What you should do: Return every record exactly as it appears. Leave nothing out.

+-------+

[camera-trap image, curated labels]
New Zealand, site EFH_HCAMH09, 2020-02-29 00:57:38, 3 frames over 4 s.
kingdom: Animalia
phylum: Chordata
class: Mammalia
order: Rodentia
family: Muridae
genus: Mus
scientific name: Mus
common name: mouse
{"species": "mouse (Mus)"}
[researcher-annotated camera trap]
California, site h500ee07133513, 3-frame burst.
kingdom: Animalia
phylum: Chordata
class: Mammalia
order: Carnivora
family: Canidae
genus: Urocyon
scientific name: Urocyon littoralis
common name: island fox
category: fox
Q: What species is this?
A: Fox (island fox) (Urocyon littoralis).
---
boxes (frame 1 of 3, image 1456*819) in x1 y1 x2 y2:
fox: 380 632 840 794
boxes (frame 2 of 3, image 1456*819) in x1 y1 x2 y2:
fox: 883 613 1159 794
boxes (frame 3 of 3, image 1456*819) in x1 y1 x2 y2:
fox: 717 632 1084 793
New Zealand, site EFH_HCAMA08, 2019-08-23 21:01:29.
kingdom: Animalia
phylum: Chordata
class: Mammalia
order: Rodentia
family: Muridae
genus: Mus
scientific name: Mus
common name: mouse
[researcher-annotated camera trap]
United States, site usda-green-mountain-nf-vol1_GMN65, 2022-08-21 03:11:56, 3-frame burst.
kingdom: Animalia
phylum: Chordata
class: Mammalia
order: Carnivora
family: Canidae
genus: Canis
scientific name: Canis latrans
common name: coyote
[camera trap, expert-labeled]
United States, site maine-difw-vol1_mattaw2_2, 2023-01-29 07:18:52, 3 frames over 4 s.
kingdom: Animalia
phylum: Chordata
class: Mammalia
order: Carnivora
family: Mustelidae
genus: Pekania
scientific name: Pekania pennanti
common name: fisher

+-------+

Response to this task:
[camera-trap image, curated labels]
New Zealand, site EFH_HCAMH09, 2020-02-29 00:57:38, 3 frames over 4 s.
kingdom: Animalia
phylum: Chordata
class: Mammalia
order: Rodentia
family: Muridae
genus: Mus
scientific name: Mus
common name: mouse
{"species": "mouse (Mus)"}
[researcher-annotated camera trap]
California, site h500ee07133513, 3-frame burst.
kingdom: Animalia
phylum: Chordata
class: Mammalia
order: Carnivora
family: Canidae
genus: Urocyon
scientific name: Urocyon littoralis
common name: island fox
category: fox
Q: What species is this?
A: Fox (island fox) (Urocyon littoralis).
---
boxes (frame 1 of 3, image 1456*819) in x1 y1 x2 y2:
fox: 380 632 840 794
boxes (frame 2 of 3, image 1456*819) in x1 y1 x2 y2:
fox: 883 613 1159 794
boxes (frame 3 of 3, image 1456*819) in x1 y1 x2 y2:
fox: 717 632 1084 793
New Zealand, site EFH_HCAMA08, 2019-08-23 21:01:29.
kingdom: Animalia
phylum: Chordata
class: Mammalia
order: Rodentia
family: Muridae
genus: Mus
scientific name: Mus
common name: mouse
[researcher-annotated camera trap]
United States, site usda-green-mountain-nf-vol1_GMN65, 2022-08-21 03:11:56, 3-frame burst.
kingdom: Animalia
phylum: Chordata
class: Mammalia
order: Carnivora
family: Canidae
genus: Canis
scientific name: Canis latrans
common name: coyote
[camera trap, expert-labeled]
United States, site maine-difw-vol1_mattaw2_2, 2023-01-29 07:18:52, 3 frames over 4 s.
kingdom: Animalia
phylum: Chordata
class: Mammalia
order: Carnivora
family: Mustelidae
genus: Pekania
scientific name: Pekania pennanti
common name: fisher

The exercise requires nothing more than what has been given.